Alla luce delle superiori riflessioni l'assunzione di una risorsa umana se funzionale alla miglior esecuzione dell'attività di impresa e non integrante una variazione nella realizzazione del piano di cui anzi rappresenta un'espressione di rafforzamento rimanendo focalizzato sull'impegno di soddisfazione dei creditori attraverso l'esercizio imprenditoriale, può a buon diritto essere considerato atto di amministrazione ordinaria ed in quanto tale rimanere nella sfera delle competenze e delle facoltà di cui è titolare l'imprenditore (nella fattispecie che ha generato la riflessione il Tribunale ha infatti archiviato il procedimento ex art 173 l.f.).

A titolo di prova di resistenza è interessante esaminare l'unica pronuncia rinvenuta, di segno (apparentemente) opposto rispetto alle conclusioni qui tratte: il Tribunale di Pinerolo con decreto 9/1/2013 richiamandosi all'art 173 l.f. ha infatti dichiarato l'inammissibilità del concordato di una società il cui amministratore in periodo pre-natalizio aveva assunto un certo numero di dipendenti a tempo determinato per permettere la produzione e la vendita di panettoni di cui l'impresa era produttrice.

La soluzione adottata dal Tribunale appare, a prima vista, in controtendenza rispetto a quanto riferito salvo apprendere che la società proponeva un concordato liquidatorio rispetto al quale la produzione (e non il semplice spaccio del magazzino) costituiva atto di straordinaria amministrazione.

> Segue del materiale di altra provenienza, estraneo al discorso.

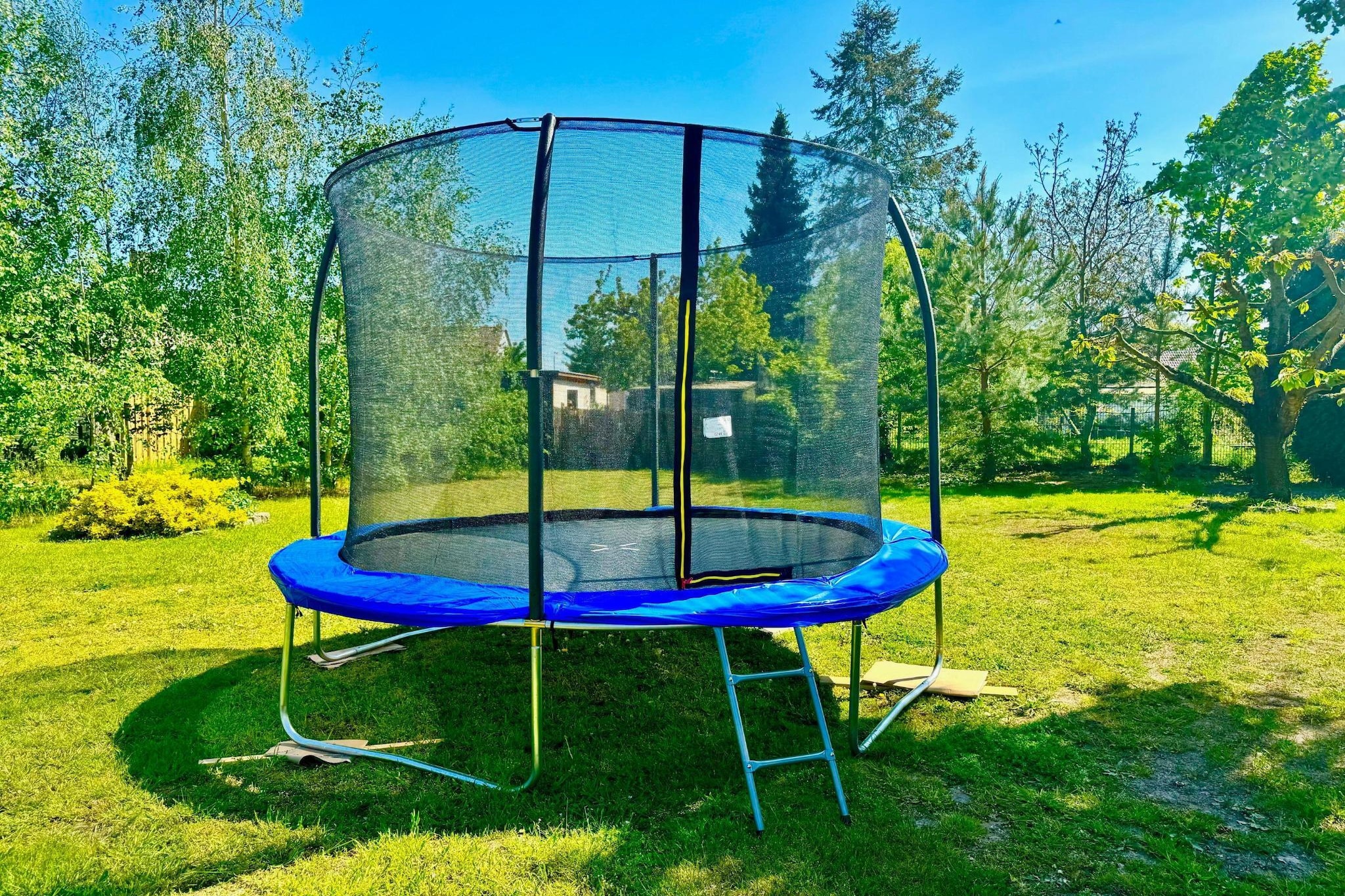 Ferienhaus Havelzeit - 2 Personen - Parkfaciliteiten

Nella valutazione della straordinarietà dell'atto dunque va osservato il suo orientamento rispetto al programma di soddisfacimento del credito proposto dal debitore e va compreso se esso si pone in linea con il piano o se introduce elementi di rischio nuovi sui quali l'attestatore non ha dato giudizi di funzionalità al miglior soddisfacimento dei creditori e il tribunale non si è conseguentemente espresso in termini di ammissibilità.

Dunque in entrambi i casi il principio orientativo che permette di separare gli atti straordinari da quelli di ordinaria amministrazione è rispettato anche se la sua applicazione in situazioni apparentemente simili è idoneo a produrre risultati differenti.